* EXCERPTED TEXT *
Ideas for course projects for 10-605

From Cohen Courses
Jump to navigationJump to search

Article Selection for English

Also mentioned in the lecture on 1-23-2013.

In spite of the long-standing simplified assumption that knowledge of language is characterized by a categorical system of grammar, many previous studies have shown that language users also make probabilistic syntactic choices. Previous work towards modeling the probabilistic aspect of human language skills using probabilistic-based models has shown promising results. However, the proposed model relies on a set of strong features. Given the large amount of data available these days, constructing a probabilistic-based model without the reliance on strong features becomes possible.

Article selection in English is one of the most challenging learning tasks for second language learners. The full set of grammar rules in choosing the correct articles has more than 60 rules in it. In this project, you can build a large-scale probabilistic model on article selection. For example, you can keep a sliding window around the article as the features, and train a classifier on the article selection task. The interesting to ask is that although the associated grammar rules are non-probabilistic, can the large amount of data assist a probabilistic model to capture such non-probabilistic rules?

Relevant datasets might include Google n-grams (if you decide to use just a window of words on either side of the article) or the Hazy dataset (pre-parsed copies of Wikipedia and the ClueWeb2009 corpus) if you use parsed text; much smaller sets of examples labeled as to the "rule" they correspond to, and student performance data, are also available. Nan Li is interested in working with 10-605 students on this project.

Network Analysis of Congressional Tweets

Tae Yano (taey@cs.cmu.edu) is a PhD student that works with Noah Smith on predictive modeling of text, especially in politics. She has collected a large corpus of tweets from and between members of congress - described File:README twt cgrs data.txt. There are a number of interesting things that could be done with this, such as:

  • Link prediction - predict when new links are formed in the network
  • Classification - predict some properties of a congressperson (party, region, above/below median funding from various industries, etc) from network properties, text, or some combination of these
  • ... what can you think of?

* SUPPLIED MATERIAL *

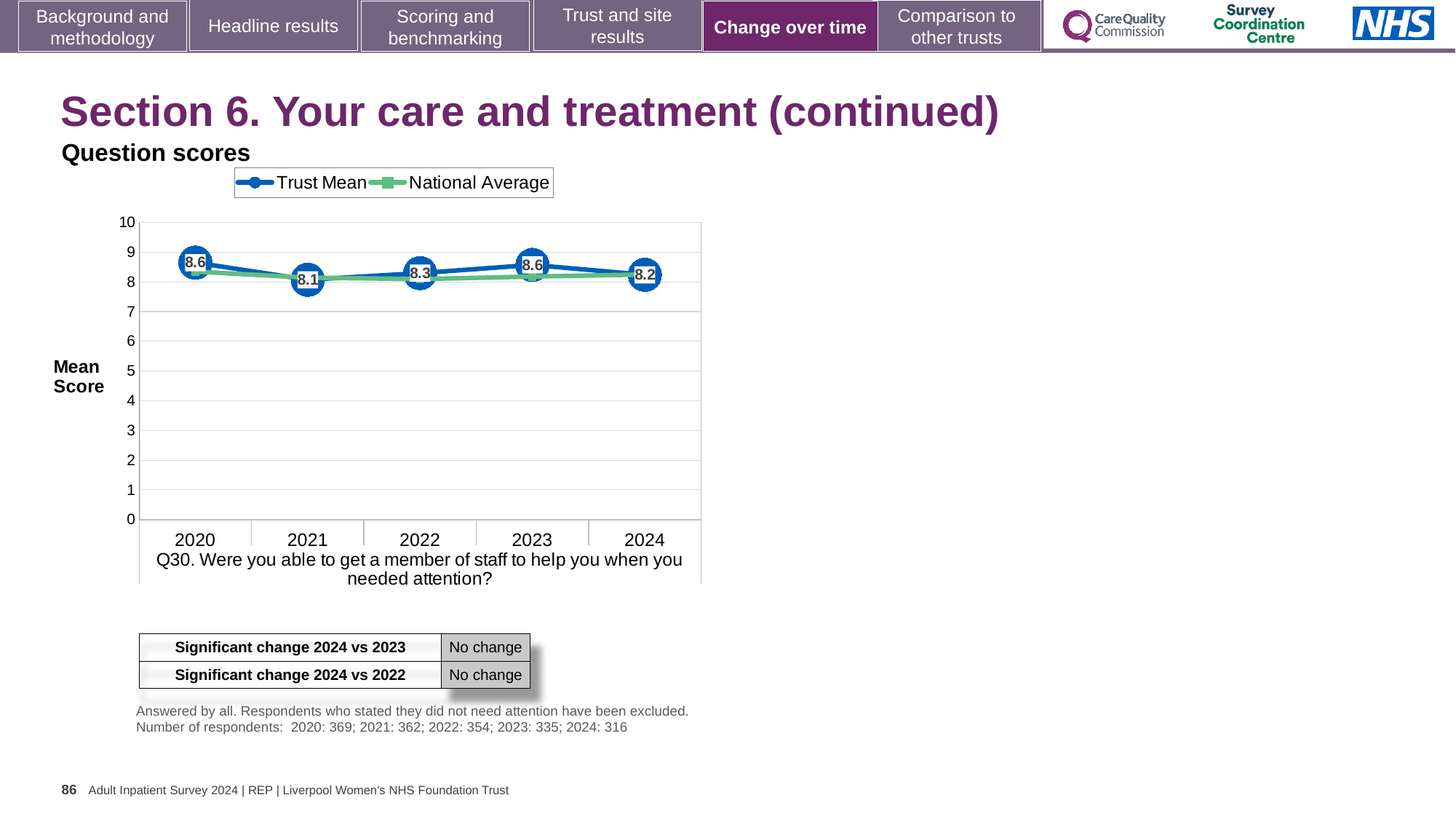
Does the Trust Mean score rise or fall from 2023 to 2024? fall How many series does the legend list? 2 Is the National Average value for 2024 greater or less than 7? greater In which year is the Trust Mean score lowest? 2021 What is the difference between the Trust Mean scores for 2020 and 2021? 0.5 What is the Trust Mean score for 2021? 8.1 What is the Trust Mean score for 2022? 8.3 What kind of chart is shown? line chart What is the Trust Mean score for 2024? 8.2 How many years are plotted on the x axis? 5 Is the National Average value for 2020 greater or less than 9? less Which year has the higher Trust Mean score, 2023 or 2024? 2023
--
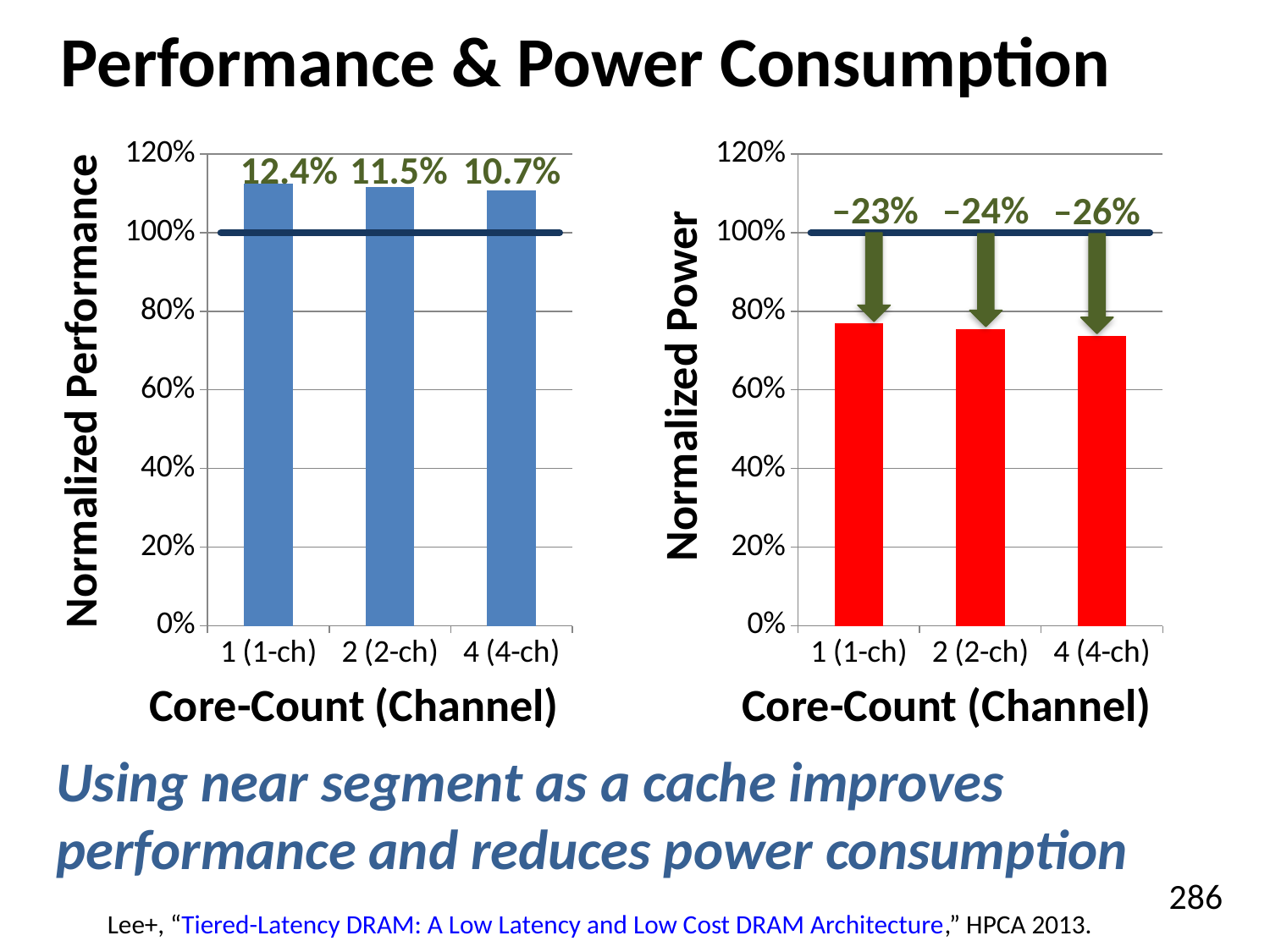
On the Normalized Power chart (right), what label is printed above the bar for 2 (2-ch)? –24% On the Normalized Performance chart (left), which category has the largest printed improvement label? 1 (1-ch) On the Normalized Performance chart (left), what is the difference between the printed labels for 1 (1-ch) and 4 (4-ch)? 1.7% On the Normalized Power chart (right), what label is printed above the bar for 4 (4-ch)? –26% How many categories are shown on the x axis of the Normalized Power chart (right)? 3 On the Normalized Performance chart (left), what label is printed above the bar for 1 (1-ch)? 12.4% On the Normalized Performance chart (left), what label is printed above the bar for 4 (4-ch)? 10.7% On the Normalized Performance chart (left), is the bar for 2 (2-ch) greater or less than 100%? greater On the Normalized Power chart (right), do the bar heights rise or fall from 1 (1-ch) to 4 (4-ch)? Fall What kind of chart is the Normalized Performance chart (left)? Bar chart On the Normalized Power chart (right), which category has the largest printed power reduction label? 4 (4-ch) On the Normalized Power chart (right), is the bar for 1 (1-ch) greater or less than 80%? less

* EXERCISE SET *
1) In the course project ideas text, how many rules does the full set of grammar rules for choosing the correct English articles contain?
2) Rewrite the course project ideas text starting at "In spite of" and ending at "features becomes possible.", swapping "language users" for "speakers".

* RESPONSES BY TASK *
1) More than 60 rules.

2)
In spite of the long-standing simplified assumption that knowledge of language is characterized by a categorical system of grammar, many previous studies have shown that speakers also make probabilistic syntactic choices. Previous work towards modeling the probabilistic aspect of human language skills using probabilistic-based models has shown promising results. However, the proposed model relies on a set of strong features. Given the large amount of data available these days, constructing a probabilistic-based model without the reliance on strong features becomes possible.